“The issue is less emotional, and people recognize it’s far more complex than they did,” said Kathryn Wylde, president of the Partnership for New York City, a prominent business advocacy group. “Politicians don’t have anything to appeal to. What do they appeal to? Patriotism? As they did for the first five years?”
OF COURSE, IT WASN’T always like this. Governor Pataki held a constant stream of press conferences and milestone ceremonies tied to the rebuilding, and the development and its related problems became a top priority of his chief of staff.
Mr. Bloomberg pushed for major changes in site governance as he ran for reelection in 2005. In his 2006 campaign for governor, Eliot Spitzer railed against the management surrounding the site as he sought to build his reputation as a reformer. And labor was once as loud as ever: Amid a dispute over the site’s insurance money in 2007, union workers rallied in the streets outside an insurance industry event to pressure the firms to deliver the money for construction.
“There was a much greater focus before, there’s no question about it,” Charles Gargano, Governor Pataki’s economic development czar, said of the public eye. “It has been much more quiet the last couple of years.”
From a policy point of view, the need for someone to speak out on the World Trade Center project is as great as ever. The current stalemate has dragged on for months with neither of the two sides at the dispute’s center—private developer Larry Silverstein, and the Port Authority of New York and New Jersey, which owns the site—showing signs that they’re ready to blink.
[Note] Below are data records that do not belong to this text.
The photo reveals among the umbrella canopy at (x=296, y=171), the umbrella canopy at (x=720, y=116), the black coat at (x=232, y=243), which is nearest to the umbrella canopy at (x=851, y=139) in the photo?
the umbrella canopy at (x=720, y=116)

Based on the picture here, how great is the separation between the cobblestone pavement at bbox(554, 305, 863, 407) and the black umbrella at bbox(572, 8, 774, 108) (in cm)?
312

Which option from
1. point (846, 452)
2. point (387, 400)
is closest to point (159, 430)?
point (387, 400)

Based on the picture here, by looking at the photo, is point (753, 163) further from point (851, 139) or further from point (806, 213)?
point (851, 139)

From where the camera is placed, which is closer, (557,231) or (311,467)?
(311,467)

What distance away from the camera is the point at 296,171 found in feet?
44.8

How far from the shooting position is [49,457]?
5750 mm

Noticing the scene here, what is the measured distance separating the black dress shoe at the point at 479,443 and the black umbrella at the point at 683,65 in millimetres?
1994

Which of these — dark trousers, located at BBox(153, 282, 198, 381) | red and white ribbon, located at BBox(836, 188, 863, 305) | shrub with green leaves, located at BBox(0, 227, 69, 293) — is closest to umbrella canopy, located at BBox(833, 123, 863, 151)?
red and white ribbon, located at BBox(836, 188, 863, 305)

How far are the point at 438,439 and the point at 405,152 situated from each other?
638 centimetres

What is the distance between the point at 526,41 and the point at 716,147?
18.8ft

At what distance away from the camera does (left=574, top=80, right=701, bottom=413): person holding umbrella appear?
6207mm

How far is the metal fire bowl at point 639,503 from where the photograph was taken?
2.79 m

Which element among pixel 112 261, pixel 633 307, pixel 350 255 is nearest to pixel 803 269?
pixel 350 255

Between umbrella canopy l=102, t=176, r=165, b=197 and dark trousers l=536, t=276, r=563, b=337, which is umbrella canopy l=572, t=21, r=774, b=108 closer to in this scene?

Left unresolved, major components of the site would be threatened and the public sector’s tab downtown could rise by hundreds of millions, if not billions, of dollars.
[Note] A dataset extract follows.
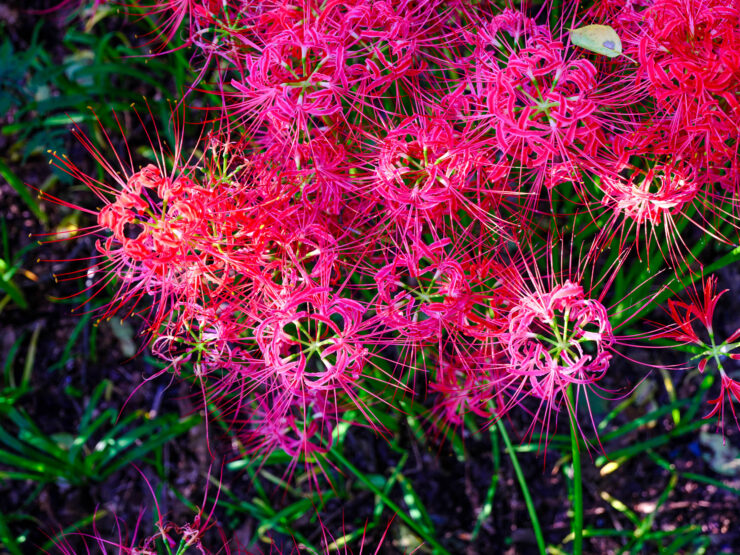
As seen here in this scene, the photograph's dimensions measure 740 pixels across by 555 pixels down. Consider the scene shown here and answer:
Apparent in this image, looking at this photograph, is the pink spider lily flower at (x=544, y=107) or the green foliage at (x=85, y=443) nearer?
the pink spider lily flower at (x=544, y=107)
The fight centers on the financing of Mr. Silverstein’s three office towers: He wants the Port Authority to guarantee more than $3 billion in financing, and the agency has refused, saying it would come at the expense of necessary transportation projects. Although construction throughout much of the site is plodding away right now, key elements depend on Mr. Silverstein’s building out the bases of his towers. Without his buildings, a planned PATH station, the Freedom Tower, the museum, a parking garage and other components would be delayed, struggle to function or not exist at all.
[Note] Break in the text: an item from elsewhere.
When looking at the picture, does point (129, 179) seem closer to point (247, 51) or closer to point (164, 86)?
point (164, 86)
The tremendous complexity of the project only hastens its waning as a resonant political issue, as any new complications at the site are a tall task for anyone to expect the general public to quickly comprehend and digest, pushing it far down the list of compelling issues for voters.
“It’s become more of a back-burner issue,” said Councilman David Weprin, a candidate for city comptroller, adding that he still considers the subject an important one. “People are more concerned about the recession, the high unemployment, fees going up, water rates going up, property taxes going up, ticket blitzes—these are the issues that we hear all the time.”
Furthermore, the current problems hardly lend themselves to criticism that fits into a simple package wrapped in a neat bow. Most of the site, in fact, is under construction and rising without any noticeable problems at this point—steel for 1 World Trade Center (the Freedom Tower) is more than 100 feet above street level, and the Port Authority insists the memorial will be open in 2011—though the site for two office towers remains a gaping hole in the ground. That makes any possible criticism far more complex and nuanced than it was just a couple of years ago.
TAKING A FEW STEPS back, the current impasse at the site, and the delays and expenses it could add, is nothing new. One part or another of it has been delayed, behind, or in need of redesign for almost the entirety of the reconstruction, with various parties to blame. The visible result, to all but those who follow the project’s intricate details, is an endlessly recurring narrative of delays of one sort or another—a story in which it is quite easy to lose interest, regardless of just how much overbudget the site is now running ($2 billion) or how many years behind the PATH station remains (at least five).